The Metropolitan African Methodist Episcopal Church in Washington, D.C., was granted ownership of the group’s trademark in a Feb. 3 ruling from Judge Tanya M. Jones Bosier of the Superior Court of the District of Columbia. The decision also gives the Metropolitan AME Church a lien on the trademark and the power to block the Proud Boys from using the trademark or selling licensed goods, like T-shirts or hats, without the church’s approval.
Enrique Tarrio, the Proud Boys’ leader, didn’t immediately respond to a request for comment. In a statement to the New York Times, which earlier reported the court ruling, and which Tarrio posted on X, he said the judge should be impeached and the church’s nonprofit status revoked.
Tarrio, who had been serving a 22-year sentence for seditious conspiracy tied to his role in the Jan. 6, 2021, attack on the U.S. Capitol building, was pardoned by President Trump after his Jan. 20 inauguration.
The ruling on the Proud Boys’ copyright stems from an incident on Dec. 12, 2020, when members of the all-male right-wing group attended a “stop the steal” event in Washington, D.C., and also attacked the Metropolitan AME Church by climbing over a fence to get onto church property, where they destroyed a “Black Lives Matters” sign, according to court documents. A court ordered the Proud Boys to pay the church $2.8 million, money that the group has failed to pay, the documents note.
As a result, the court gave the Metropolitan AME Church ownership of the trademark, giving them the right to deny use of the group’s name and yellow or black laurel wreath symbol.
“This is our time to stand up, to be very clear to the Proud Boys and their ilk that we came here fighting, that we have never ever capitulated to the violent whims of White supremacist groups,” Rev. William H. Lamar IV, pastor of the Metropolitan AME Church, told CBS MoneyWatch. “If they thought we would be afraid, they were wrong. There are many people with us and who stand with us.”

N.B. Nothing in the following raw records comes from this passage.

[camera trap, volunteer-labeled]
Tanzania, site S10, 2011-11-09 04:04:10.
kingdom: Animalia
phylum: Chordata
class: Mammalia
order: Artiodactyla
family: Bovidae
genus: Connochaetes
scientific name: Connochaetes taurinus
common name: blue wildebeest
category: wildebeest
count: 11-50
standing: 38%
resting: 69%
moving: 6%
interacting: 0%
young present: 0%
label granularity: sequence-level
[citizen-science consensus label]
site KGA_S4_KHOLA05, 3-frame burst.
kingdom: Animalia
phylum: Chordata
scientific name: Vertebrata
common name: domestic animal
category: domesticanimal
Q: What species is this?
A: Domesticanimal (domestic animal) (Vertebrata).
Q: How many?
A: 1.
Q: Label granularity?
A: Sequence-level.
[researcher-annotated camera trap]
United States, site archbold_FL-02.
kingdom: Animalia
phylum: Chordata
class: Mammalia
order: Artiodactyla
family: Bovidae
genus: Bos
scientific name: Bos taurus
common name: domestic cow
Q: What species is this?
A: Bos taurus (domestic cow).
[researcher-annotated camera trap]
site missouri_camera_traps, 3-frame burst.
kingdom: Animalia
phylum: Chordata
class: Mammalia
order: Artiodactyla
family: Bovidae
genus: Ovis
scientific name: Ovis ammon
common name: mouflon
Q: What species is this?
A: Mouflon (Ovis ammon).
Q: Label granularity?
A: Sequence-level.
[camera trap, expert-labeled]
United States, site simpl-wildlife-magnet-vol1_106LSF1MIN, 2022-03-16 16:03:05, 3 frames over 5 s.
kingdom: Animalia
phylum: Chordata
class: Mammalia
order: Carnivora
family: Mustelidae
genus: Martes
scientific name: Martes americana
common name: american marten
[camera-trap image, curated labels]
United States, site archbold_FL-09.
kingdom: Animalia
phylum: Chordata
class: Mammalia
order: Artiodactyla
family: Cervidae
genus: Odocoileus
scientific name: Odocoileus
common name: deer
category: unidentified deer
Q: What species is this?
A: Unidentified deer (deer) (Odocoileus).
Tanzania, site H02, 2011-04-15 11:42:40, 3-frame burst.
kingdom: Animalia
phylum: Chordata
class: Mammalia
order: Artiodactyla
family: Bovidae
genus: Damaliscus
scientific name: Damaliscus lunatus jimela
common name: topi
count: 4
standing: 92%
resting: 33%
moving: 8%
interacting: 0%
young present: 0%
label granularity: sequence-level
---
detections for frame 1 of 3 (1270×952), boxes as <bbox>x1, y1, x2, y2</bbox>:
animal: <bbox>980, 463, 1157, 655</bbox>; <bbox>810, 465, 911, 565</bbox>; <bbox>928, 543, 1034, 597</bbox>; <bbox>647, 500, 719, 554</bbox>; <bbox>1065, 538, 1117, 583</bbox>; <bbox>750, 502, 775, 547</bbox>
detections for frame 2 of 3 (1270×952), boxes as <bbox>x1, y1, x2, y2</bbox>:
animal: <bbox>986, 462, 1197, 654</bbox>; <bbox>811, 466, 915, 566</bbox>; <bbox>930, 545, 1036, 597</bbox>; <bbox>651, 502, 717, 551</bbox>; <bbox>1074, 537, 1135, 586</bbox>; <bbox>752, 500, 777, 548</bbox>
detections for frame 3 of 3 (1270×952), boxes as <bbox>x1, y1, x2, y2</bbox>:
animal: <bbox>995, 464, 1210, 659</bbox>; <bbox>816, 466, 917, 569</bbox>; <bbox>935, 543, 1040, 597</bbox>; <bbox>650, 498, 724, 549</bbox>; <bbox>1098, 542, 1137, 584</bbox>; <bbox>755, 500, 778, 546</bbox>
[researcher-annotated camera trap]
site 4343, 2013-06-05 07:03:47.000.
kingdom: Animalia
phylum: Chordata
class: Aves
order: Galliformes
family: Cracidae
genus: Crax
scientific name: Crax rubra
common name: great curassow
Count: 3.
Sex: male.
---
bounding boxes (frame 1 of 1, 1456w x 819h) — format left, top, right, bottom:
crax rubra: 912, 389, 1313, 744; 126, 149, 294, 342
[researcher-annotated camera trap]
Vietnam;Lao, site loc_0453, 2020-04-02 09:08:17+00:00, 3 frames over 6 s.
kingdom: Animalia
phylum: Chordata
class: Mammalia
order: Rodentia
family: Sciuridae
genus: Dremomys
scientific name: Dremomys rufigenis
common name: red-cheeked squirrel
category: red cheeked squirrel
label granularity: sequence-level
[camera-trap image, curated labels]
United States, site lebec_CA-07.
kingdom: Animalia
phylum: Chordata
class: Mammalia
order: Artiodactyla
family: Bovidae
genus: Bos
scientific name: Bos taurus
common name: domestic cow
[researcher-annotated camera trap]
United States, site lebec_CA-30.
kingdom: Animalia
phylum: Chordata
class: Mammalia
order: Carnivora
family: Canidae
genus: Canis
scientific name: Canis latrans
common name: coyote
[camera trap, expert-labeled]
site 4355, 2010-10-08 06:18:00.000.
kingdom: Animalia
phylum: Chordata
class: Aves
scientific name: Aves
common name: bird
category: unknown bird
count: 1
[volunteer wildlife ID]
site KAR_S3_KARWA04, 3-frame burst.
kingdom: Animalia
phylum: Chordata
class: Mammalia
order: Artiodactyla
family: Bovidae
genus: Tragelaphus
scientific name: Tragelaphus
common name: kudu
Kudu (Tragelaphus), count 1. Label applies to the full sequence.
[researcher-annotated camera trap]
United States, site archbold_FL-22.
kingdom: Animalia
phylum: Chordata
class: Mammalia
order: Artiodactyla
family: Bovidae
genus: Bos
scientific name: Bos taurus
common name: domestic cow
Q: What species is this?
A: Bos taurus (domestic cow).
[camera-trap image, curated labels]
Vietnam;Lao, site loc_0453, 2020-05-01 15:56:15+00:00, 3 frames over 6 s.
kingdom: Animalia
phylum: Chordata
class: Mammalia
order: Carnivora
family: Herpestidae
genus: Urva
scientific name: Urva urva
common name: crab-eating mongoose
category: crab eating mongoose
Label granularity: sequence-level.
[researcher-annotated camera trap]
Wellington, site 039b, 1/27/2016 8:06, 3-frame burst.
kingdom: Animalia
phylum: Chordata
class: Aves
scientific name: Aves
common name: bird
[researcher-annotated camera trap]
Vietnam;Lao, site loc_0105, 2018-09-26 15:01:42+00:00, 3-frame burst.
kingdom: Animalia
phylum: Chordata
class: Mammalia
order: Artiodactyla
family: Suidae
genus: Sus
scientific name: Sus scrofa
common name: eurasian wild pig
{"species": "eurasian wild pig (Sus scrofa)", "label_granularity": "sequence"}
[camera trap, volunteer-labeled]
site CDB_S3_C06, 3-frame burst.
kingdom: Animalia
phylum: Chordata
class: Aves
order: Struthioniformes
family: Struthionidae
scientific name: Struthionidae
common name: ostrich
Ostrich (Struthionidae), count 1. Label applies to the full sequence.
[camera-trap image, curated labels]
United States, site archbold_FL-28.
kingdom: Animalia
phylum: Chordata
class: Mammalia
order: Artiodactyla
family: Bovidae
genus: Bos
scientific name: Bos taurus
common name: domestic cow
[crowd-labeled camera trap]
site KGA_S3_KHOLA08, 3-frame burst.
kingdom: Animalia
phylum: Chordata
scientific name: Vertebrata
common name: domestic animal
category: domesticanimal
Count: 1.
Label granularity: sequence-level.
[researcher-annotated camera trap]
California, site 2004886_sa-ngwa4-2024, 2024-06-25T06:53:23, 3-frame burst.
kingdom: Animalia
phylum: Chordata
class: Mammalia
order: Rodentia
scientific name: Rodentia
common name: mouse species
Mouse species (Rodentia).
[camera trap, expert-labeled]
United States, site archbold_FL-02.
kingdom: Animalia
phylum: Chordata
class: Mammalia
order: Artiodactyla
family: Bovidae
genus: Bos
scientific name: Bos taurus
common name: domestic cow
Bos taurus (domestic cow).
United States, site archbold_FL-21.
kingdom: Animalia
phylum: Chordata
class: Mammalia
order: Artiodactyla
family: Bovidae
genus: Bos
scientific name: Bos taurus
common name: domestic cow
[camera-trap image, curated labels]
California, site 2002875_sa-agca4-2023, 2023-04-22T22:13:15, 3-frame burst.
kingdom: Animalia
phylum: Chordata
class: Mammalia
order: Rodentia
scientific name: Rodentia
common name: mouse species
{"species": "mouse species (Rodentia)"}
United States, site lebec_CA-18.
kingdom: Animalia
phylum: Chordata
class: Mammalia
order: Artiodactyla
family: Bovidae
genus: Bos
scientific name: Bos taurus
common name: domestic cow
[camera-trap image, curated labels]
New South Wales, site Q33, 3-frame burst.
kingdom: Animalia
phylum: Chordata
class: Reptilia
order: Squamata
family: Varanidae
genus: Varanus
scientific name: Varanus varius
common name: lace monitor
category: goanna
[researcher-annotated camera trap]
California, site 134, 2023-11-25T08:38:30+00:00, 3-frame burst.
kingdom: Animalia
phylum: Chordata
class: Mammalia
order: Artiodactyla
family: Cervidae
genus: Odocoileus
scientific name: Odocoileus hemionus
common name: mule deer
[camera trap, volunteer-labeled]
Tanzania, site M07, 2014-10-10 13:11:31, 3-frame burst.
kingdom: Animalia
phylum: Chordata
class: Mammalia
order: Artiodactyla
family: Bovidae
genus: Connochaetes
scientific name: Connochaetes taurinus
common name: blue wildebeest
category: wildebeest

The Metropolitan AME Church, which was founded in 1838 and has hosted speakers including Frederick Douglass and Eleanor Roosevelt, can now collect funds from sales of Proud Boys merchandise as well as its membership dues, people familiar with the case said. The church can also block the Proud Boys from using the trademark, they said.
The notoriety of the Proud Boys’ name likely helped the group in recruitment, which means blocking use of its trademark could both hurt the group’s ability to sell merchandise and recruit new members, they added.
“From our point of view, it’s fitting that the money the Proud Boys raised in sales and dues will go to fund the good work of the Metropolitan AME,” Kaitlin Banner, who represented the church in the case and serves as deputy legal director at the Washington Lawyers’ Committee for Civil Rights and Urban Affairs, told CBS.
In his statement posted on X, Tarrio indicated he didn’t intend to honor the court’s ruling. “I hold in contempt any motions, judgments and orders issued against me,” he wrote.